The March outlook is titled: Defense. It is all about getting more defensive in your portfolio by moving to a more ‘risk-off’ stance. In particular, Gross thinks that Global markets still carry tremendous systemic risk. Amen Bill! Hallelujah! The guys at Buy And Hedge get all warm and fuzzy when people talk about playing defense – after all, Buy & Hedge is all about defensive investing.

In Bill Gross’ case, however, the investment hypothesis is more about reducing your risk assets – like emerging markets and international exposure. Meanwhile, at Buy And Hedge, we like to always have risk assets in our portfolio. When we are hedged, the risk assets are not quite as risky.

But there are times in the Buy And Hedge approach to get more defensive. In our case, when we want to get more defensive, we tighten up our hedges. What does that mean? It means we move our floors on our positions up. We move up the prices that control where our losses stop (ie, where our protection begins).

Let’s look at emerging markets and developed international markets since Mr. Gross thinks these should be under-weight. You might use two very popular ETFs that offer options for emerging markets and international developed: the EEM & EFA, respectively. We use them as part of our asset allocation. These ETFs have healthy and reliable options markets.

Both of these two ETFs have had very nice market runs since hitting their bottoms in December. The EEM is up 20% and the EFA is up 15%. Of course, a good portion of this rally can be attributed to the fact that these ETFs were so beat up in 2011 because of the global credit crisis. These two ETFs are still well off of their 52 week highs, after all.

So, if you want to consider getting more defensive in these positions, then think about resetting your hedges to higher protection levels. Look to roll out to a further month – with high protection in your strike price. In the EEM, we have been resetting many hedges to closer to $40. And in the EFA, we have been resetting to around $48-$50 strikes.

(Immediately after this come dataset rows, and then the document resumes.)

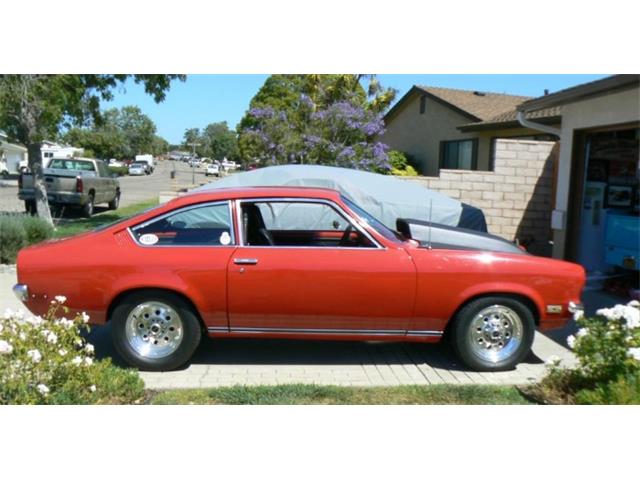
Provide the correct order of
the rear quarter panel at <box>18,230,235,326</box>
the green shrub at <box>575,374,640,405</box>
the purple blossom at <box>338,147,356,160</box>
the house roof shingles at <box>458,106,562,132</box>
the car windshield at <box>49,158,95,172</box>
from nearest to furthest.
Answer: the green shrub at <box>575,374,640,405</box>, the rear quarter panel at <box>18,230,235,326</box>, the house roof shingles at <box>458,106,562,132</box>, the purple blossom at <box>338,147,356,160</box>, the car windshield at <box>49,158,95,172</box>

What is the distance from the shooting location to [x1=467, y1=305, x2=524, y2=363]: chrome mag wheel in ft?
16.6

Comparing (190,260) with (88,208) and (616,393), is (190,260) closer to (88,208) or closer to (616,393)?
(616,393)

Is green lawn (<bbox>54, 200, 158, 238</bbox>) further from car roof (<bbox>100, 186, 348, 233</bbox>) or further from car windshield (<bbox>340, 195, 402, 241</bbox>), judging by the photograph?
car windshield (<bbox>340, 195, 402, 241</bbox>)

If you have enjoyed the run-up in these assets, resetting the hedge is like locking in some of the gains. Your earlier protection levels have probably lost some value – but these new higher levels will protect you if you think Bill Gross is right.

Personally, I am not sure that Bill Gross’ outlook is right. But we are always looking for room to re-set hedges when the market runs up. The rally of the last three months certainly qualifies. And if resetting the hedges on Emerging markets means that me and Bill Gross agree – then I am in good company!